Mardi 3 juillet, à Clairefontaine, il avait deux montes à honorer, pour son nouveau « patron », François Nicolle. Il a remporté le quinté du jour, en selle sur Cigliano, puis l’épreuve suivante, avec Volnay Pierji. A 36 ans, il a dépassé le cap des 750 victoires, dont trente « Groupes » et quatre « Groupes I ». Pourtant, l’an dernier, Benoît Gicquel a bien failli ranger définitivement ses bottes dans le placard des bons souvenirs. Explications…
On reviendra plus tard sur ce « coup de blues », mais comment tout a commencé ?
Nous habitions la région de Nantes. Mon père avait voulu devenir jockey. Mais sa mère s’y était opposée. Du coup, il est devenu cuisinier et a travaillé à la cantine des hôpitaux de Nantes, où ma mère a été infirmière, mais c’est une coïncidence, ils s’étaient rencontrés avant de se retrouver dans la même administration. Papa était, et l’est toujours, vraiment passionné, et je pense qu’il m’a « refilé » le virus, sans que… Maman n’y puisse rien.
La mise en route ?
Un poney-club… Mais cela n’allait pas assez vite pour moi, d’autant que je n’ai pas goûté aux courses qui leur sont réservées…
Alors ?
Je suis parti pour l’AFASEC du Moulin-à-Vent, à Gouvieux. Bernard Secly a été mon maître d’apprentissage.
Un bon professeur, non ?
Oui.

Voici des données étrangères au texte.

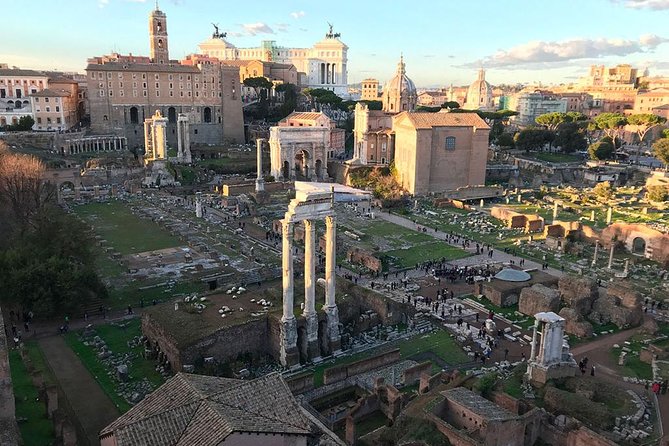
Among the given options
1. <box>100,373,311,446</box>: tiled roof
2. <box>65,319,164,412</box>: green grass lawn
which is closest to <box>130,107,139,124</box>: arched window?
<box>65,319,164,412</box>: green grass lawn

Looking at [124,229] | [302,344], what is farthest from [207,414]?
[124,229]

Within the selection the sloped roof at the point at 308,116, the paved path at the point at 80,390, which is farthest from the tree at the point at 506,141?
the paved path at the point at 80,390

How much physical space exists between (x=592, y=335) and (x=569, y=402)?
7966 millimetres

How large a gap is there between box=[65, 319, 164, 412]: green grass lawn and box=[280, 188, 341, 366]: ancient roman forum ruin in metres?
4.96

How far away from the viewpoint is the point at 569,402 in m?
17.4

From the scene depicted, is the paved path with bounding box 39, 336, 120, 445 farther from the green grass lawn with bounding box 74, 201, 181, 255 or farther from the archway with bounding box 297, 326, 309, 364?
the green grass lawn with bounding box 74, 201, 181, 255

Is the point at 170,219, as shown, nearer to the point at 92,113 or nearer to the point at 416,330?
the point at 416,330

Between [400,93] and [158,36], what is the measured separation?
3621 centimetres

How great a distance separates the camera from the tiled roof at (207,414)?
11.8 m

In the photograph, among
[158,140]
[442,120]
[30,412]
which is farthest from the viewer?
[158,140]

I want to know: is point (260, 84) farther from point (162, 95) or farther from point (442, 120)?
point (442, 120)

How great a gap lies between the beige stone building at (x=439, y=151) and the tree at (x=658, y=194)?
15335 millimetres

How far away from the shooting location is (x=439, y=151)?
5625 centimetres

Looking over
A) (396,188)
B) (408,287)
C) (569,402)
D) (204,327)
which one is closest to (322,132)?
(396,188)
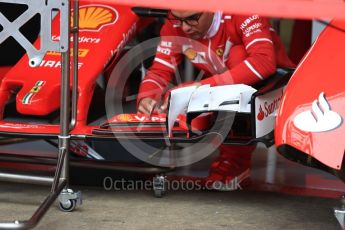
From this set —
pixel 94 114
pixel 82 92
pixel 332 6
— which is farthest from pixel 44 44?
pixel 332 6

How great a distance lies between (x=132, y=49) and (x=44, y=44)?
1.08 meters

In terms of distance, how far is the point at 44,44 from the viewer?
3.71 meters

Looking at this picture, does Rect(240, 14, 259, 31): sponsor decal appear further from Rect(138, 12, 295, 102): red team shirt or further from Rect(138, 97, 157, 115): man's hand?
Rect(138, 97, 157, 115): man's hand

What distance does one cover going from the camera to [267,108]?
3.84 meters

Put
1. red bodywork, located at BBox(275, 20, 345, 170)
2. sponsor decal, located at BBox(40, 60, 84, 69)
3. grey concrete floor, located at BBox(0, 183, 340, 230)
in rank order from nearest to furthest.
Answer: red bodywork, located at BBox(275, 20, 345, 170)
grey concrete floor, located at BBox(0, 183, 340, 230)
sponsor decal, located at BBox(40, 60, 84, 69)

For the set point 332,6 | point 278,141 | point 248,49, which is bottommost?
point 278,141

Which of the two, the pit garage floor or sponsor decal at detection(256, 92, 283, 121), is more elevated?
sponsor decal at detection(256, 92, 283, 121)

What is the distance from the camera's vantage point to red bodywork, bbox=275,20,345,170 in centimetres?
309

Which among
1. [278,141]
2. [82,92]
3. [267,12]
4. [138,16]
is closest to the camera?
[267,12]

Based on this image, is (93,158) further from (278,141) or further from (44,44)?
(278,141)

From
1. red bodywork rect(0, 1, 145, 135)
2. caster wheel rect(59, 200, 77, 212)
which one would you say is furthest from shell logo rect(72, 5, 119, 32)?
caster wheel rect(59, 200, 77, 212)

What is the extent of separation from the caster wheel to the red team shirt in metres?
0.73

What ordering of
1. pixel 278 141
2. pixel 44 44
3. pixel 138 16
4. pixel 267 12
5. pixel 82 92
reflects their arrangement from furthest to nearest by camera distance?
1. pixel 138 16
2. pixel 82 92
3. pixel 44 44
4. pixel 278 141
5. pixel 267 12

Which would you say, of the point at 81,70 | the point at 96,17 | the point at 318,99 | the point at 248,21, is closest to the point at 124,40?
the point at 96,17
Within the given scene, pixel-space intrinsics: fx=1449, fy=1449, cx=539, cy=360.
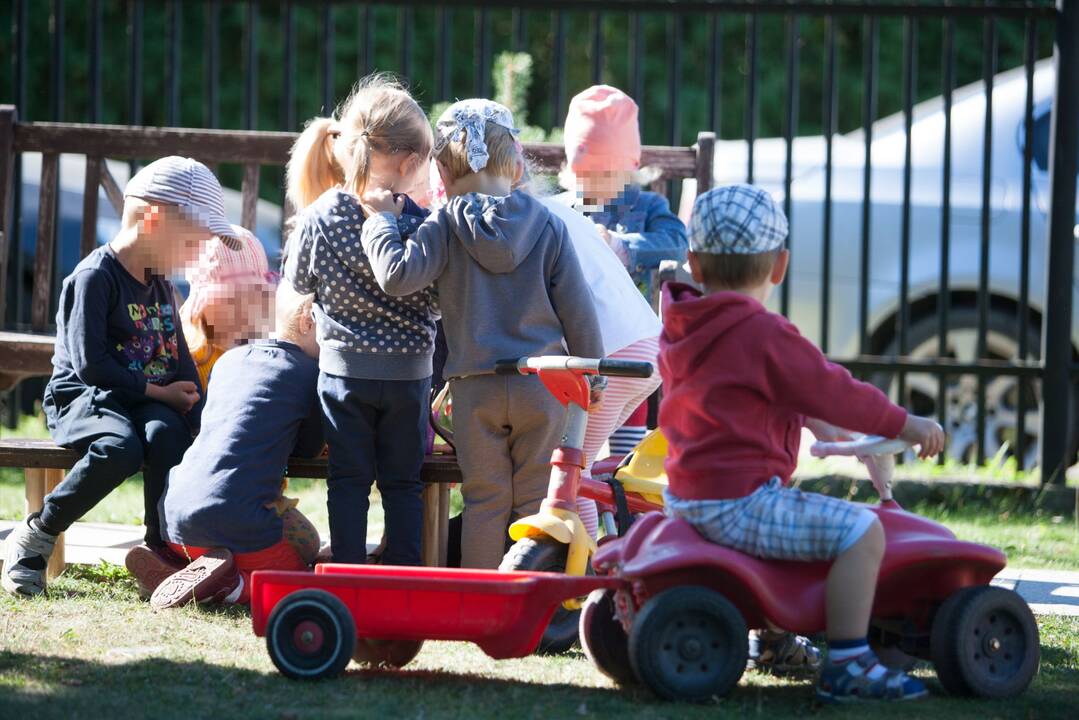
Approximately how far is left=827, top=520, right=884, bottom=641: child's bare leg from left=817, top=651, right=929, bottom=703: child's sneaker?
7 centimetres

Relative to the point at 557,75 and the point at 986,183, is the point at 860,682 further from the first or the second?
the point at 557,75

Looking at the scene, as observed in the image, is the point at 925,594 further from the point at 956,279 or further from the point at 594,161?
the point at 956,279

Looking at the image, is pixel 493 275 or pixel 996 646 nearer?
pixel 996 646

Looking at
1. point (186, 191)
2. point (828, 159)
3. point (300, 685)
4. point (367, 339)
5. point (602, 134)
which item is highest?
point (828, 159)

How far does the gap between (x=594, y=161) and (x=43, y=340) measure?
2018 millimetres

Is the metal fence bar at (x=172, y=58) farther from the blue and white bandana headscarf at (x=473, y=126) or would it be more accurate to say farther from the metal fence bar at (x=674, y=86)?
the blue and white bandana headscarf at (x=473, y=126)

Mais j’estimais que c’était une approche trop « en douceur ». J’ai dû monter une trentaine de fois, en plat, pour lui, avec un succès à la clé, à Evry, mais je désirais m’essayer sur les obstacles, et il n’y tenait pas.
Par goût, les « balais » ?
A la base, oui, déjà. Et puis, à 18 ans, je pesais 53 kilos. A l’époque, c’était lourd.
Du coup ?
Je ne voulais pas stagner. J’avais un copain qui bossait pour Guillaume Macaire, à La Palmyre, et qui m’a dit que je devrais appeler son « boss ». A ce moment là, Guillaume n’était pas encore le « Maître » qu’il est devenu, il avait un peu de difficultés à trouver de la main-d’œuvre. Alors, un gamin, qui se proposait, était le bienvenu. J’ai refait mes valises. Je voulais voir comment cela se passait.
Bon accueil ?
Oui. J’étais « brut de décoffrage ». L’école « Macaire » est dure, mais plus qu’enrichissante. Avec lui, on apprend beaucoup, et assez vite. Quand il voit, face à lui, un jeune réceptif et avide de se perfectionner, il est vraiment très formateur.
Il avait déjà des jockeys, non ?
Bien sûr… Philippe Sourzac, le premier pilote, Stéphane Bihan, Fabien Lagarde. Il n’avait pas la même « cavalerie » qu’aujourd’hui, seulement une soixantaine d’éléments, mais je me souviens de Positron,Saint Preuil, Parika… Ce fut le début de son « ascension ». Moi, je n’étais rien du tout, mais j’essayais de bien faire, le matin.
Récompensé ?
Oui. Il m’a rapidement fait jouer les « doublures », en province, et de fil en aiguille, il, a commencé à m’accorder sa confiance.
Avec des résultats ?
J’ai signé mon premier gagnant et, en un an, j’ai perdu ma décharge. Je me souviens d’ailleurs que le jour où je suis passé « pro », j’ai réalisé un coup de quatre, à Dieppe.
Ensuite ?
Des cavaliers du staff sont partis, d’autres se sont accidentés, et tout s’est enchaîné. Deux mois après cette fameuse réunion à Dieppe, j’ai gagné mon premier Groupe, à Auteuil, le Prix Edmond Barrachin, avec Pantruche.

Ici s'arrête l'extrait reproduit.